**DOCUMENT SEGMENT:**
ERA5-Land provides land variables evolution over several decades at an enhanced resolution compared to ERA5. The dataset is provided in a ARCO Zarr format ideal for time series analysis

ERA5-Land daily: Air temperature at 2 meter above surface, daily time series for Europe at 30 arc seconds (ca. 1000 meter) resolution (2000 - 2020)

Source data:ERA5-Land is a reanalysis dataset providing a consistent view of the evolution of land variables over several decades at an enhanced resolution compared to ERA5. ERA5-Land has been produced by replaying the land component of the ECMWF ERA5 climate reanalysis. Reanalysis combines model data with observations from across the world into a globally complete and consistent dataset using the laws of physics. Reanalysis produces data that goes several decades back in time, providing an accurate description of the climate of the past.

Air temperature (2 m):Temperature of air at 2m above the surface of land, sea or in-land waters. 2m temperature is calculated by interpolating between the lowest model level and the Earth's surface, taking account of the atmospheric conditions.

**WRITTEN INSTRUCTION 1:** Copy everything in the ERA5-Land text from "Source data:ERA5-Land is" down to "the atmospheric conditions.".

(Stored records)
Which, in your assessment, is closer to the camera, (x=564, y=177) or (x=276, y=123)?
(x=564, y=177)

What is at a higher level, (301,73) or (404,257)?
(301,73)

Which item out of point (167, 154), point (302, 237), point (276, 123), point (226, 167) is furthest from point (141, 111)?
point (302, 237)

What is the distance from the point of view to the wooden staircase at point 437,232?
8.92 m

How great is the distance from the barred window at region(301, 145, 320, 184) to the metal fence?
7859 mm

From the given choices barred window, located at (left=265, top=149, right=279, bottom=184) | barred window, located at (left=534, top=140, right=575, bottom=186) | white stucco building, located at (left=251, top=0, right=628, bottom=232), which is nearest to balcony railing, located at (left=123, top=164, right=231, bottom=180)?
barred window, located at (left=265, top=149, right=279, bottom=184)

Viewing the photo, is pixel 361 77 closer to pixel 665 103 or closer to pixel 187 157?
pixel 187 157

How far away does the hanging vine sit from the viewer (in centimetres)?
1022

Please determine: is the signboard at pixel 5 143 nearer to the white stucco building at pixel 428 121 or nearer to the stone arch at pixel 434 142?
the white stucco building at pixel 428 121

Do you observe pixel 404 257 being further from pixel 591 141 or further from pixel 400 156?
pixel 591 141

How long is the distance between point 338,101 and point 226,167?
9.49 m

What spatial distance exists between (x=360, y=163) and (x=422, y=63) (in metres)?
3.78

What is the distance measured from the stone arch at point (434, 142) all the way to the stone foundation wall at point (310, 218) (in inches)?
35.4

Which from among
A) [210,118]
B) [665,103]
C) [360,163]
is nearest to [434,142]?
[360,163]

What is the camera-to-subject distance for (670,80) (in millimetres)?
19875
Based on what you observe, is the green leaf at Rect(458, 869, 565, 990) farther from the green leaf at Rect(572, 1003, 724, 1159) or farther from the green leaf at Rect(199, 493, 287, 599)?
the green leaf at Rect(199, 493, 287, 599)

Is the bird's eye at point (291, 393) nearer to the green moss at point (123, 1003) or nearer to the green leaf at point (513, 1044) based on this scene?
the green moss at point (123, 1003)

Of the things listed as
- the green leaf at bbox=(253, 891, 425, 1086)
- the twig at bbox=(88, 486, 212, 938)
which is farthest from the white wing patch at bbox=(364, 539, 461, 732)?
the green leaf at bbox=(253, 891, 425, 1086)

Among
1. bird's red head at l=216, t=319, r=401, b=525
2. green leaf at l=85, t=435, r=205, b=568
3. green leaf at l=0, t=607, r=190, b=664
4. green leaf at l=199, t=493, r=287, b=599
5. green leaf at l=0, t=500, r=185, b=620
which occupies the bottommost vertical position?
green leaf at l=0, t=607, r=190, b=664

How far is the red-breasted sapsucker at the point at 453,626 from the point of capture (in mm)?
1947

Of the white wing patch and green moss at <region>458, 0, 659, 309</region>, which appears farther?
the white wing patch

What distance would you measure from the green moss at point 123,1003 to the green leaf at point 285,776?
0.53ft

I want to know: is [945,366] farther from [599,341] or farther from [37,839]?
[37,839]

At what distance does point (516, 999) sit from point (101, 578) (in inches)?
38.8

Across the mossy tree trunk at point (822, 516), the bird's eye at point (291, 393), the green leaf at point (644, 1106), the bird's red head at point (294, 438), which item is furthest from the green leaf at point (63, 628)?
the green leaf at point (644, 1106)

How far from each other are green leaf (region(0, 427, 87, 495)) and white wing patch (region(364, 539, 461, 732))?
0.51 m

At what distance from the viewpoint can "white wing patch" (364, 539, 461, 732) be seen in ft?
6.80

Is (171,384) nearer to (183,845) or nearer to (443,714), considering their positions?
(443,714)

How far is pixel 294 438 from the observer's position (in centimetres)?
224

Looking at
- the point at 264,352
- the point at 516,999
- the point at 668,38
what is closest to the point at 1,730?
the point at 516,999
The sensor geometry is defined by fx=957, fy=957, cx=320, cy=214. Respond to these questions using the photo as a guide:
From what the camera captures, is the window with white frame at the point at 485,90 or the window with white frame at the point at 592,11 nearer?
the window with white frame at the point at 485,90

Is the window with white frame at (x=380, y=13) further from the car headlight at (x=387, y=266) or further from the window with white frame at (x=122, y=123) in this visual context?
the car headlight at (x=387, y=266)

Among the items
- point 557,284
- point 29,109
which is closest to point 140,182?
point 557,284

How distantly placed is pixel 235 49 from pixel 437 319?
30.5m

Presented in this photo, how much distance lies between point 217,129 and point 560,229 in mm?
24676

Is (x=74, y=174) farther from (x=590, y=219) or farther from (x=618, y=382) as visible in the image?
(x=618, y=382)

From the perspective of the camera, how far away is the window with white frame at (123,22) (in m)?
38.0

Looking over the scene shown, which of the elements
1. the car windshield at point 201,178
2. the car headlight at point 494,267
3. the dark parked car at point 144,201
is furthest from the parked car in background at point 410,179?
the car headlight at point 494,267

**WRITTEN INSTRUCTION 2:** In the records, update everything from the line containing "The sensor geometry" down to the line containing "From what the", both included, by replacing "sensor geometry" with "camera intrinsics" and leaving the rest unchanged. Return only those lines.

**WORKED ANSWER 1:**
Source data:ERA5-Land is a reanalysis dataset providing a consistent view of the evolution of land variables over several decades at an enhanced resolution compared to ERA5. ERA5-Land has been produced by replaying the land component of the ECMWF ERA5 climate reanalysis. Reanalysis combines model data with observations from across the world into a globally complete and consistent dataset using the laws of physics. Reanalysis produces data that goes several decades back in time, providing an accurate description of the climate of the past.

Air temperature (2 m):Temperature of air at 2m above the surface of land, sea or in-land waters. 2m temperature is calculated by interpolating between the lowest model level and the Earth's surface, taking account of the atmospheric conditions.

**WORKED ANSWER 2:**
The camera intrinsics is defined by fx=957, fy=957, cx=320, cy=214. Respond to these questions using the photo as a guide:
From what the camera captures, is the window with white frame at the point at 485,90 or the window with white frame at the point at 592,11 nearer?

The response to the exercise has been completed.